§ **Passage**
•••••
Breast implants don’t last forever. If you have breast implants, you will need to have them removed or replaced at some time in your life. But how often should you replace breast implants?
Breast implants last an average 10 years.
But they’re not like the engine filter on your car, which must be replaced every 15,000 miles (or however often it is- I’m not a car person!). But after 10 years the rate of rupture increases. Some may last longer, some less time.
There are two reasons to replace breast implants:
Capsular contracture happens when firm scar tissue forms around the breast. This can vary in severity from slightly firm to hard and painful. We (the medical community) think this is due to more inflammation than normal, which results in the body laying down more scar tissue. It’s more common if you have a hematoma after surgery, meaning bleeding collects around the implant. It’s also associated with bacteria infection, even if it’s a subclinical infection, meaning one with no symptoms.
In the earliest stages capsular contracture can sometimes be reversed with medications and massage. So if you have breast implants and notice that one side feels firmer than the other, it’s critical to see your plastic surgeon right away.
Once capsular contracture is fully developed the only effective treatment is to surgically remove the capsule and replace the implant.
Rupture of the breast Implant
Both saline and silicone breast implants have a shell made of silicone. Over time the silicone weakens, and eventually it ruptures. As I mentioned previously, this risk increases around the 10 year mark. Before that the risk is 1% per year, so in 10 years 10% of women will have a rupture.
Ruptured saline implants deflate as your body absorbs the saline. (We use the same saline to fill implants that is given through an IV if you are in the hospital). As the implant deflates, the rupture becomes obvious.
•••••
§ **Supplied records**
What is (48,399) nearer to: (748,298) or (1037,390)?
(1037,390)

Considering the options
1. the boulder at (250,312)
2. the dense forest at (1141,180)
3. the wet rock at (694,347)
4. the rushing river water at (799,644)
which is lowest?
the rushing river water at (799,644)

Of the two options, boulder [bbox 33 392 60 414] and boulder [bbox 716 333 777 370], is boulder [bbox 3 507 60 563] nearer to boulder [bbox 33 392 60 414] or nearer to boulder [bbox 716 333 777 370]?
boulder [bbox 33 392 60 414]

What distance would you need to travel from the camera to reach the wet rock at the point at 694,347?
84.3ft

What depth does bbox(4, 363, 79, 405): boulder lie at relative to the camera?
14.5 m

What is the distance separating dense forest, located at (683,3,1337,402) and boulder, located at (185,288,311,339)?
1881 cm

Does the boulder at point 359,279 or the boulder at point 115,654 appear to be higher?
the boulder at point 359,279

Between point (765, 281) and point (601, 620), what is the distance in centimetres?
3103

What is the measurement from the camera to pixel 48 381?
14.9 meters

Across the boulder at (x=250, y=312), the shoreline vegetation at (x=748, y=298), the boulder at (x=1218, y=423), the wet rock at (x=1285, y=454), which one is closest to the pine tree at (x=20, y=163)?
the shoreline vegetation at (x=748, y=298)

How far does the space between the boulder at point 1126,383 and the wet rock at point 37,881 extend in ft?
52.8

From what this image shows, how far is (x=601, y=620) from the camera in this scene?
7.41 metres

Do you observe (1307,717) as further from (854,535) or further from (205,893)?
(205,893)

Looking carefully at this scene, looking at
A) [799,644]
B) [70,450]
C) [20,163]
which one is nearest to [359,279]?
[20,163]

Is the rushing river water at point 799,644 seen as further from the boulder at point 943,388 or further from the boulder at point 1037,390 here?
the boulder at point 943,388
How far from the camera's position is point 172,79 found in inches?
•••••
§ **Exercise requirements**
**A.** Based on the passage on breast implants, say whether each statement agrees with it. Answer yes or no for each and quote the words of the passage that decide it.
(i) Breast implants last an average of 10 years.
(ii) Capsular contracture can never be reversed without surgery.
(iii) Saline implants have a shell made of a different material than silicone implants.
**B.** According to the passage on breast implants, what is the yearly risk of rupture before the 10-year mark?
**C.** Carry on the passage on breast implants from its last sentence.
The listing has no role in this work.

§ **Answers for this exercise**
**A.**
(i) Yes: "Breast implants last an average 10 years."
(ii) No: "In the earliest stages capsular contracture can sometimes be reversed with medications and massage."
(iii) No: "Both saline and silicone breast implants have a shell made of silicone."

**B.** The risk is 1% per year.

**C.**
Ruptured silicone implants may be more difficult to diagnose because the silicone is a very thick gel. So it’s more like the implant cracks, than actually ruptures. Check out the video below to see what I mean:
If your silicone implants feel different or look different, or if you’ve had any recent trauma (like getting head butted in the chest by a toddler) then it’s worth getting an MRI to see.
What does it cost to replace breast implants?
Replacement is covered under warranty for rupture. Warranties vary by manufacturer, and some have a time limit. Some manufacturers also extend their warranty to cover capsular contracture. So call your implant manufacturer to get the details. (This is why it’s critical to save the little card the hospital gives you after surgery!)
The ultimate cost of replacing your breast implants depend on whether you simply remove the implants, replace the implants, or replace them and remove a thickened capsule. Costs could range from anything to $3000 – $8000 depending on the amount of time involved.
And if you’re ready to have your implants replaced, know that you may still have to have your implants replaced again in the future.
What if you aren’t having problems?
If your implants are intact and not painful, it’s totally okay to leave them in place. Most plastic surgeons are very happy to check in with you once a year and make sure everything is okay, even if they didn’t do the original implant surgery.